What this task involves = Would you count the lines of the listing that carry the word "average"? Give only the resulting number.

- Opening Delimiter -

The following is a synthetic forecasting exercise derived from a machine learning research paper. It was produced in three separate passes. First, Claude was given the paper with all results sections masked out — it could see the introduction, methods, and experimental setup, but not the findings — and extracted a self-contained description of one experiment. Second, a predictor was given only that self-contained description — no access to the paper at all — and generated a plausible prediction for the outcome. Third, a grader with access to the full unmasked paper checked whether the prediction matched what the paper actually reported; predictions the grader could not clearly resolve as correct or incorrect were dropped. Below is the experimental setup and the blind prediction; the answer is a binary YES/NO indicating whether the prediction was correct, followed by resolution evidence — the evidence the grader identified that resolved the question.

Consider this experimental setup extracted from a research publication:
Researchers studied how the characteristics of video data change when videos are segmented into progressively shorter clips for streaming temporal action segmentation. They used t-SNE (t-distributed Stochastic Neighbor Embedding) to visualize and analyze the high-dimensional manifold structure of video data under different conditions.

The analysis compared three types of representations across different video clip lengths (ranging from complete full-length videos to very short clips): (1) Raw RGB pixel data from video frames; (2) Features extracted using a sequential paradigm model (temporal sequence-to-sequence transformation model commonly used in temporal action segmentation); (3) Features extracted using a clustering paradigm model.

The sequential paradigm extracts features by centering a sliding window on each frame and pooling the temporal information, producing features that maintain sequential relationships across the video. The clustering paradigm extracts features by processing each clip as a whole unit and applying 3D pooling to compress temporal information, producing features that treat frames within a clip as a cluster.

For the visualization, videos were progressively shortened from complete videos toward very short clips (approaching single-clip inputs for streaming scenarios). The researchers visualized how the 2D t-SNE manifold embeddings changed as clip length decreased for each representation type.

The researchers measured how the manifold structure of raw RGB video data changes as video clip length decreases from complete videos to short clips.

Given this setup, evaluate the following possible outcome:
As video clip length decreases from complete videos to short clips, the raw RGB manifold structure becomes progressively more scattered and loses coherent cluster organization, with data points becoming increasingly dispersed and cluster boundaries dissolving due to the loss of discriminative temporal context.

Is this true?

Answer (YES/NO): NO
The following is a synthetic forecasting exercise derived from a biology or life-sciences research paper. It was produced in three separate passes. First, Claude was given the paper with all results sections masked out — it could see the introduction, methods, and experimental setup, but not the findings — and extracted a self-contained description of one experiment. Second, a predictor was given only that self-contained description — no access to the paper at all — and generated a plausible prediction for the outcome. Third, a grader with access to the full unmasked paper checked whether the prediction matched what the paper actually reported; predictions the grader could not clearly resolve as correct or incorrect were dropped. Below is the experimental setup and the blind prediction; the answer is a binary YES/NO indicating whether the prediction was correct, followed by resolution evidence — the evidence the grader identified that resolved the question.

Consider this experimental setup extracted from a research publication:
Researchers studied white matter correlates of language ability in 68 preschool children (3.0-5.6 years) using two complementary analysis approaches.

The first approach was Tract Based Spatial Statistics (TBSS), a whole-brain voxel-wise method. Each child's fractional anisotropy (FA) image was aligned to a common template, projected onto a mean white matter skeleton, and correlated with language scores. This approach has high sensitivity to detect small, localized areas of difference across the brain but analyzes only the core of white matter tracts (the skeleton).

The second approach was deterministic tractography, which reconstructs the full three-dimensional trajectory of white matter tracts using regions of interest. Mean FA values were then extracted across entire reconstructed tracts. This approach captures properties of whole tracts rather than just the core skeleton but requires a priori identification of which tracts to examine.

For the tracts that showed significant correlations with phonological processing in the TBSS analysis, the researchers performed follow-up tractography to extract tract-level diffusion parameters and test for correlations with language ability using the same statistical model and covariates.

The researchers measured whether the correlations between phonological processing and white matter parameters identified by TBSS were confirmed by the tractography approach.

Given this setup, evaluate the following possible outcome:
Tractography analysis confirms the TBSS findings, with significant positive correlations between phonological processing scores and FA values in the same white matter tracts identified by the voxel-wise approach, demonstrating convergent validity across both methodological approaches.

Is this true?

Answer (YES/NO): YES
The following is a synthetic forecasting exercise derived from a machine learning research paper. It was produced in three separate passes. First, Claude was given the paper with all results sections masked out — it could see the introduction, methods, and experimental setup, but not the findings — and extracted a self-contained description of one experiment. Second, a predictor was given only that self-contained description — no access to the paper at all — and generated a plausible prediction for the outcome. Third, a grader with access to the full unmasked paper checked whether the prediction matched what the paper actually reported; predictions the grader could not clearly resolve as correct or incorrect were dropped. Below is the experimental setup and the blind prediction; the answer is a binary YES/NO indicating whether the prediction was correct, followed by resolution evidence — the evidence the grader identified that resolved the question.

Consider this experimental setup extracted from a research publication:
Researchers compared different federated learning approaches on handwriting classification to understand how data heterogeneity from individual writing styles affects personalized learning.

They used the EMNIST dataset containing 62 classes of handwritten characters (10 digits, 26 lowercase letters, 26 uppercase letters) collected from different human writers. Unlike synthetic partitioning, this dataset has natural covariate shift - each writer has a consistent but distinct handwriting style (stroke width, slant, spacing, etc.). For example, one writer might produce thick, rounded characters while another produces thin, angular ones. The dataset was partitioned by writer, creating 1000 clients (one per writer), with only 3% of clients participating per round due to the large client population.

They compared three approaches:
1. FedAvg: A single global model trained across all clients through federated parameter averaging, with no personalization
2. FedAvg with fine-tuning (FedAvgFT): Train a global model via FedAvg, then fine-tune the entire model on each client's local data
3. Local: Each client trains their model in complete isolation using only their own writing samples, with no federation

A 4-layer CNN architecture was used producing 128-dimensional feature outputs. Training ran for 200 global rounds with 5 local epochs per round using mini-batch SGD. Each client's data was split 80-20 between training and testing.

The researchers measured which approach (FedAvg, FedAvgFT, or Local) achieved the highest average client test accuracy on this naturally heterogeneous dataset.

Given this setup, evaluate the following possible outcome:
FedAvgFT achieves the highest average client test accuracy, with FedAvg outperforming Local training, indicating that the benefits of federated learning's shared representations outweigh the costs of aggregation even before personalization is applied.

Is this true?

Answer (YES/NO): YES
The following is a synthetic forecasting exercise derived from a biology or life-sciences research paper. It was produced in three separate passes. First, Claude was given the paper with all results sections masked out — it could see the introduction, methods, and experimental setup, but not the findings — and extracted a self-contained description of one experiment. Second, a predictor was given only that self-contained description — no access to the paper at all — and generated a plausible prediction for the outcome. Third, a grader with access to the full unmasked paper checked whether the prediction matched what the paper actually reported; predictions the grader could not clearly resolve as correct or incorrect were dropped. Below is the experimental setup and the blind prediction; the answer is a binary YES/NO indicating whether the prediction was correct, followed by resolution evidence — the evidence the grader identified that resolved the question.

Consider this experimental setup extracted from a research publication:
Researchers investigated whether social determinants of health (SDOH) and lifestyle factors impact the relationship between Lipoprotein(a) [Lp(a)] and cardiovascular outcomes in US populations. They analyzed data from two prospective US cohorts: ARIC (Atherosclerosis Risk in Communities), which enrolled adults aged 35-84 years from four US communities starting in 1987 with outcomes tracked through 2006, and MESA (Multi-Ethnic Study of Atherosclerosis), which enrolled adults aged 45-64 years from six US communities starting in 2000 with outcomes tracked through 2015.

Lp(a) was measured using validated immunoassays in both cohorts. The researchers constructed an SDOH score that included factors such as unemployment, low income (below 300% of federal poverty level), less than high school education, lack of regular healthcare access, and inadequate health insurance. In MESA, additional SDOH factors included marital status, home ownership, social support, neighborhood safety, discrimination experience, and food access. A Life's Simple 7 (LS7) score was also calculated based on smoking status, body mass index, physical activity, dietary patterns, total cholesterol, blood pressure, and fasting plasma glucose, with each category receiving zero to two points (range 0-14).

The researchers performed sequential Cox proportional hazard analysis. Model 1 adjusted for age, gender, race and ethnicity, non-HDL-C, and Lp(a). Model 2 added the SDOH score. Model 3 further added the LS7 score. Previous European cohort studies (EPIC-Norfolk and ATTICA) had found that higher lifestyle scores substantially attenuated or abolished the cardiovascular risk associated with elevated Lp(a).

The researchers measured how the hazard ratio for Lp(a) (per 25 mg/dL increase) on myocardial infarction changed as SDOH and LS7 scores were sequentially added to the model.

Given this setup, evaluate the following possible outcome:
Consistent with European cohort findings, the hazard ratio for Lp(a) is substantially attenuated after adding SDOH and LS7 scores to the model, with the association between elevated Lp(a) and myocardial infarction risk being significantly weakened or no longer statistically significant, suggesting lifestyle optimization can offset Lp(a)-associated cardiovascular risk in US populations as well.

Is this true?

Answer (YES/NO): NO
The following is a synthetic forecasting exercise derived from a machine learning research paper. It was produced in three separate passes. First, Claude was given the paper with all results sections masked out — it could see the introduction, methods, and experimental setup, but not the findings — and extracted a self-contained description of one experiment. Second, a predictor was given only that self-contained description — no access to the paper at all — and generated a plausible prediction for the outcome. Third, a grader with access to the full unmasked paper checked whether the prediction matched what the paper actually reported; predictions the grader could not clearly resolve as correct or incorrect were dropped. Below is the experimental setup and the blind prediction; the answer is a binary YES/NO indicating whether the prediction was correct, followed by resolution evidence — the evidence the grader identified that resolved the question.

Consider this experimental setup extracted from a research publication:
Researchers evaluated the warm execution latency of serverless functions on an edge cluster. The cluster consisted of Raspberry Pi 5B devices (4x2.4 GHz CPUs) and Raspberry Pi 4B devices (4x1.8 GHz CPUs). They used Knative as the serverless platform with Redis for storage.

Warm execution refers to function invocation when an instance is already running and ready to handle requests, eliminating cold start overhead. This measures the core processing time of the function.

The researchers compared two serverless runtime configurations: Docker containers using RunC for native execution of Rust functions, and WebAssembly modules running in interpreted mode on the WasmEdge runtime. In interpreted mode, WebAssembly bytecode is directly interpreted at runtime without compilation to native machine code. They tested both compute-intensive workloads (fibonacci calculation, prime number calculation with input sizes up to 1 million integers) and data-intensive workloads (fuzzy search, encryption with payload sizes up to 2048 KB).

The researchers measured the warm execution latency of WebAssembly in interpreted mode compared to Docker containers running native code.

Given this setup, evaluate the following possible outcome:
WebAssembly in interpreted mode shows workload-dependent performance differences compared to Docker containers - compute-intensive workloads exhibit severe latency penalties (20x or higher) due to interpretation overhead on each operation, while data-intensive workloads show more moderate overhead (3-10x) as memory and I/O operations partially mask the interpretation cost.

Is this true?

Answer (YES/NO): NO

- Closing Delimiter -

Your solution = 2